Published online by Cambridge University Press: 05 January 2012
The goal of the present chapter is truly introductory. In it, I attempt to provide a theoretical context for the chapters that follow and to raise some general issues. The chapter first outlines a “modal model” of human information processing, particularly that related to memory and language. It then assesses weak and strong contributions that the information-processing approach could make to research on aging.
The modal model
Some 20 years ago, Murdock (1967) used the term “modal model” to describe the then dominant two-store conception of human memory. An important assumption of this model was that there existed two discrete functional units in the memory system, one for active storage and rehearsal of a limited amount of information (short-term memory), the other a more temporally extended, capacious repository of knowledge (long-term memory). This modal model has come under intensive fire, both for its limited perspective on what memory is, and for its rigid partitioning of the memory system. Nonetheless, the fundamental distinction of the model has persisted, in various forms.

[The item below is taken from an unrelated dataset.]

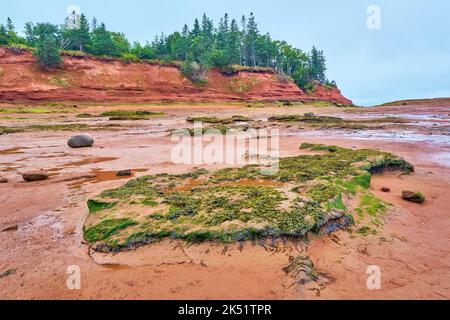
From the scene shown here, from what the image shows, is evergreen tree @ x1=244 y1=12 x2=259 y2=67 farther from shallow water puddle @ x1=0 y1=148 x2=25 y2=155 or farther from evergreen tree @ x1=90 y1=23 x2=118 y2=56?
shallow water puddle @ x1=0 y1=148 x2=25 y2=155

In general, human information-processing theory provides two types of description: Structural descriptions pertain to the data stored in memory – both the functional components in which they reside, and the nature of the data themselves. Processing descriptions pertain to the use of those data – the states they may enter and the transitions between different data representations and stores. Any account of a behavioral phenomenon in information-processing terms must make assumptions about both structures and processes.